• **Your goal**
Could you retype the stretch of the material below that opens with the line containing "How great a distance" and closes with the line containing "3367 centimetres", both lines included, with every character unchanged?

• **Raw data**
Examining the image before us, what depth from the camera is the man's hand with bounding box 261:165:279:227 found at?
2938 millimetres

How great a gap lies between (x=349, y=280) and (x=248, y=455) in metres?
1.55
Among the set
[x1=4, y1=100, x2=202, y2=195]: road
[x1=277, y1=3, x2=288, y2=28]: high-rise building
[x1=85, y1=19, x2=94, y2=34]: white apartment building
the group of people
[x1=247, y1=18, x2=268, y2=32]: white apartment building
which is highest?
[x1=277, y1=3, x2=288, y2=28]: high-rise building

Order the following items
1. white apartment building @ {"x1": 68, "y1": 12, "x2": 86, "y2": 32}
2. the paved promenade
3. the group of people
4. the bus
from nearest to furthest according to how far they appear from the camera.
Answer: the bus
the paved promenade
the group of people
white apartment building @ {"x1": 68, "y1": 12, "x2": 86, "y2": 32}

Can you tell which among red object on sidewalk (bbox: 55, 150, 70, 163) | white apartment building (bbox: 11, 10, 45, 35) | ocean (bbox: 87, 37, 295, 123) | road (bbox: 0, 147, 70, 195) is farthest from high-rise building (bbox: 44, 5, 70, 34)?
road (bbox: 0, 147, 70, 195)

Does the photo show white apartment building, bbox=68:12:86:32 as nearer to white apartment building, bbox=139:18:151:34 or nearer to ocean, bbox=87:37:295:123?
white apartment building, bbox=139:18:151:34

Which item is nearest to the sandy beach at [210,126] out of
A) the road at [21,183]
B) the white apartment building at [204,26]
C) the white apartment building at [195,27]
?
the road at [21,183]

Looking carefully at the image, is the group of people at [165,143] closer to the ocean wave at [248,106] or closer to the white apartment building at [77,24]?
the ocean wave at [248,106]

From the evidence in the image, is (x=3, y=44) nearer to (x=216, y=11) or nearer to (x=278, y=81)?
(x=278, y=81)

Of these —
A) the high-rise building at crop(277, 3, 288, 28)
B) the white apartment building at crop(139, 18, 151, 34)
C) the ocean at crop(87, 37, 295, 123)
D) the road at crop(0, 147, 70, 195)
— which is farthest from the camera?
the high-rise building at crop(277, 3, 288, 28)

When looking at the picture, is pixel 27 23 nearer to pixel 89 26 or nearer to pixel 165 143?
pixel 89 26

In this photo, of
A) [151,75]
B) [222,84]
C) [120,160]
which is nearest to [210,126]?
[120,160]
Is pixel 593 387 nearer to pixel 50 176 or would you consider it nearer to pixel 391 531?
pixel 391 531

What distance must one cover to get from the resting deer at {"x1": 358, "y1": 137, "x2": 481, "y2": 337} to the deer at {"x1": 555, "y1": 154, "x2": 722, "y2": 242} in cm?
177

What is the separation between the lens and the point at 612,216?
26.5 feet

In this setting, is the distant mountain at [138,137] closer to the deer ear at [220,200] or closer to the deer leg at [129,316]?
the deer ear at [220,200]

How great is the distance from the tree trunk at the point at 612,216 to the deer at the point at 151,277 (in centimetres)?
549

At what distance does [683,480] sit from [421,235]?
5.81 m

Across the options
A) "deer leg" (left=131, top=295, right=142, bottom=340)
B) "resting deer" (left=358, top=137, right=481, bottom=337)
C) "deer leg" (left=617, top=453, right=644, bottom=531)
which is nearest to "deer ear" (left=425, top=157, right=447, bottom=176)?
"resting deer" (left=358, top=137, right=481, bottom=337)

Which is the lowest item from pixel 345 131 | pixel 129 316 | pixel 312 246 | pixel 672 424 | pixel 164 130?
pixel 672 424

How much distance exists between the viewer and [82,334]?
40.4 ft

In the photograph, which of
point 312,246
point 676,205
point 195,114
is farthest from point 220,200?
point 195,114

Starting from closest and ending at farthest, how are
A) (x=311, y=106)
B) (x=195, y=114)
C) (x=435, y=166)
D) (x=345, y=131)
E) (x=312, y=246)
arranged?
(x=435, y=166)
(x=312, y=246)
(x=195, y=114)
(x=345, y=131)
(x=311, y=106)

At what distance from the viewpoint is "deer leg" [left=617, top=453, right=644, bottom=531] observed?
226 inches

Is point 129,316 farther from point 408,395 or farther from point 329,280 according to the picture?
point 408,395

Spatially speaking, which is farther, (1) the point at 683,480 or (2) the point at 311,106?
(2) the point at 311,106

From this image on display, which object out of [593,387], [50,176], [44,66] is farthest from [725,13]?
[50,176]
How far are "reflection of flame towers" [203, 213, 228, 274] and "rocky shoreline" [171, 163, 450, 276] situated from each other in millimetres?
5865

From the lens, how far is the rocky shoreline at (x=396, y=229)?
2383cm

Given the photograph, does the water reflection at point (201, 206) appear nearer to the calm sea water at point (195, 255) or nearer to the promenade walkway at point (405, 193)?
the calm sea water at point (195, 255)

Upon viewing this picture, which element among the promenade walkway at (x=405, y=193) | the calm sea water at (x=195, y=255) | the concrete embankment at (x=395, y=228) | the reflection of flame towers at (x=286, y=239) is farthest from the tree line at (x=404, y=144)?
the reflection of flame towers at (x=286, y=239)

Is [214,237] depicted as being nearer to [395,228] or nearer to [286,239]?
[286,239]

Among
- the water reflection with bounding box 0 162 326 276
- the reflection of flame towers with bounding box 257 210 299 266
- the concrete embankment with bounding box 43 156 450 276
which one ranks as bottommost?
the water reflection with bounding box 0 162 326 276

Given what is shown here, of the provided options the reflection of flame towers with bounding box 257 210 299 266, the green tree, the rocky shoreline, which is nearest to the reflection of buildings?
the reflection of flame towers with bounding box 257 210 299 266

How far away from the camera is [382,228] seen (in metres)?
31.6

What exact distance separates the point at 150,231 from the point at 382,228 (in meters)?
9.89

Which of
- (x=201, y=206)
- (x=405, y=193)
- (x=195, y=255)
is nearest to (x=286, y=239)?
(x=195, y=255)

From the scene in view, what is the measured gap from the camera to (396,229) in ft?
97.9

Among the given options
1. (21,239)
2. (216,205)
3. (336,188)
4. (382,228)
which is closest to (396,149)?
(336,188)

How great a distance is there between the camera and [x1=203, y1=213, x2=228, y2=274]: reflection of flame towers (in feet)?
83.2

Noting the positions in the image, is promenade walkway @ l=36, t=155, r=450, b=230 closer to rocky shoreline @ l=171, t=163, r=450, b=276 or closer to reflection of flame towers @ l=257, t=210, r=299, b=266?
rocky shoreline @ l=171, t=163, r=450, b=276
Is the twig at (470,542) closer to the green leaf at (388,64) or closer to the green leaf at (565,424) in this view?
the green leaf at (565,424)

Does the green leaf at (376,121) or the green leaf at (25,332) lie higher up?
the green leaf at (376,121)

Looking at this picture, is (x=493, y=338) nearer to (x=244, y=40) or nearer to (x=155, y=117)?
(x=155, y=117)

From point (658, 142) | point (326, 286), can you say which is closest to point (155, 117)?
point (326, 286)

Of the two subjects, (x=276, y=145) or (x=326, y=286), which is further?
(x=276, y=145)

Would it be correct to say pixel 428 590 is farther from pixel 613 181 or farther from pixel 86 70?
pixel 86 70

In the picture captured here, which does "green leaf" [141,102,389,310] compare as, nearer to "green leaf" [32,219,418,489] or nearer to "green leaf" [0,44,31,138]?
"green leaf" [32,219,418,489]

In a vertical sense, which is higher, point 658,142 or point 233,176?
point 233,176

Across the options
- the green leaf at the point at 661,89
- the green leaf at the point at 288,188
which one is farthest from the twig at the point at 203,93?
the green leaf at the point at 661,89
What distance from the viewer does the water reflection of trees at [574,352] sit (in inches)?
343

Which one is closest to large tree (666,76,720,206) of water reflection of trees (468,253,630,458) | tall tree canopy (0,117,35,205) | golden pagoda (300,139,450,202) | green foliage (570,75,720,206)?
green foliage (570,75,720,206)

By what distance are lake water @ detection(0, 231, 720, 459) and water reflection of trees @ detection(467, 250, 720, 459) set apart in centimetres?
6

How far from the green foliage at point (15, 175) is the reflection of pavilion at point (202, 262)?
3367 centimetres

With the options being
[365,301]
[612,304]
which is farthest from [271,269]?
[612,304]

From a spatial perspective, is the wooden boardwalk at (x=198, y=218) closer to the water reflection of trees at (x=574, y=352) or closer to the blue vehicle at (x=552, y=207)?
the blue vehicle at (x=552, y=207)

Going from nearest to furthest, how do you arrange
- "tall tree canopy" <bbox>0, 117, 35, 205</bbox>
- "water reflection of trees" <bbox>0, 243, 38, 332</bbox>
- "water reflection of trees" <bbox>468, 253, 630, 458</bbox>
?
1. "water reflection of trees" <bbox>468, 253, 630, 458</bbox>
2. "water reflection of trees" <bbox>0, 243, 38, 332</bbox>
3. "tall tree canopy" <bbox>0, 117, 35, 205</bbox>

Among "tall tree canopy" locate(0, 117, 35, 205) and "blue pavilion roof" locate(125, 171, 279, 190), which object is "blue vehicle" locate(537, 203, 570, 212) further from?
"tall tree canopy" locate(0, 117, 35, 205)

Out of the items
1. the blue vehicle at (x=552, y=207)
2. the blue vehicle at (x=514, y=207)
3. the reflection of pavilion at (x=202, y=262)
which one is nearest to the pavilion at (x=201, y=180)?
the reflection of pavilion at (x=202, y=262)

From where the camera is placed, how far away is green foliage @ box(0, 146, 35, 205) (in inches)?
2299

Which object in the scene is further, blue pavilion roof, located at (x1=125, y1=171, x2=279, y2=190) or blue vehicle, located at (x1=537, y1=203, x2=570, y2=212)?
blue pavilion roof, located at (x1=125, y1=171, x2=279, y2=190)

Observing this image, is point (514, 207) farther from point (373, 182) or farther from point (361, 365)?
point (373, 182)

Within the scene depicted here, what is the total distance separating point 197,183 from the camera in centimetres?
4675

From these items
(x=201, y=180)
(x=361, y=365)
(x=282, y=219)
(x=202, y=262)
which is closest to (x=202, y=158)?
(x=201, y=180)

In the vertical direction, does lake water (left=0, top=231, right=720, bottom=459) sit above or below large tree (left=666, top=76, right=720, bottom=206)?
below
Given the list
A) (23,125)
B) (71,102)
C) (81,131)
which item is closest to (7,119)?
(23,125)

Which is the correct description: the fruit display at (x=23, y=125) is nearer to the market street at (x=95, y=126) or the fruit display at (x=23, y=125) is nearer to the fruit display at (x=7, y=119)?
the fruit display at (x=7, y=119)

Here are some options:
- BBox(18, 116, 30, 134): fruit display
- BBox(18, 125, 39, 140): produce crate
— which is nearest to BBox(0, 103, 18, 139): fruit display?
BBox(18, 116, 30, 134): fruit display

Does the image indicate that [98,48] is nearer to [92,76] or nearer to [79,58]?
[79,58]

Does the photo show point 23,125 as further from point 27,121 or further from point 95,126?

• **Result of the exercise**
How great a distance is there between the camera and [x1=203, y1=213, x2=228, y2=274]: reflection of flame towers (in feet)?
83.2

Noting the positions in the image, is promenade walkway @ l=36, t=155, r=450, b=230 closer to rocky shoreline @ l=171, t=163, r=450, b=276 or closer to reflection of flame towers @ l=257, t=210, r=299, b=266?
rocky shoreline @ l=171, t=163, r=450, b=276
Is the twig at (470,542) closer to the green leaf at (388,64) or closer to the green leaf at (565,424) in this view?
the green leaf at (565,424)

Does the green leaf at (376,121) or the green leaf at (25,332) lie higher up?
the green leaf at (376,121)

Looking at this picture, is (x=493, y=338) nearer to (x=244, y=40) or nearer to (x=155, y=117)?
(x=155, y=117)

From point (658, 142) | point (326, 286), can you say which is closest to point (155, 117)?
point (326, 286)

Of the two subjects, (x=276, y=145) or (x=326, y=286), which is further?
(x=276, y=145)

Would it be correct to say pixel 428 590 is farther from pixel 613 181 or farther from pixel 86 70?
pixel 86 70

In the picture captured here, which does "green leaf" [141,102,389,310] compare as, nearer to "green leaf" [32,219,418,489] or nearer to "green leaf" [0,44,31,138]?
"green leaf" [32,219,418,489]

In a vertical sense, which is higher, point 658,142 or point 233,176?
point 233,176

Across the options
- the green leaf at the point at 661,89
- the green leaf at the point at 288,188
which one is farthest from the twig at the point at 203,93?
the green leaf at the point at 661,89
What distance from the viewer does the water reflection of trees at [574,352] sit (in inches)?
343

Which one is closest to large tree (666,76,720,206) of water reflection of trees (468,253,630,458) | tall tree canopy (0,117,35,205) | golden pagoda (300,139,450,202) | green foliage (570,75,720,206)?
green foliage (570,75,720,206)

By what distance are lake water @ detection(0, 231, 720, 459) and water reflection of trees @ detection(467, 250, 720, 459) set apart in centimetres?
6

How far from the green foliage at point (15, 175) is the reflection of pavilion at point (202, 262)?
3367 centimetres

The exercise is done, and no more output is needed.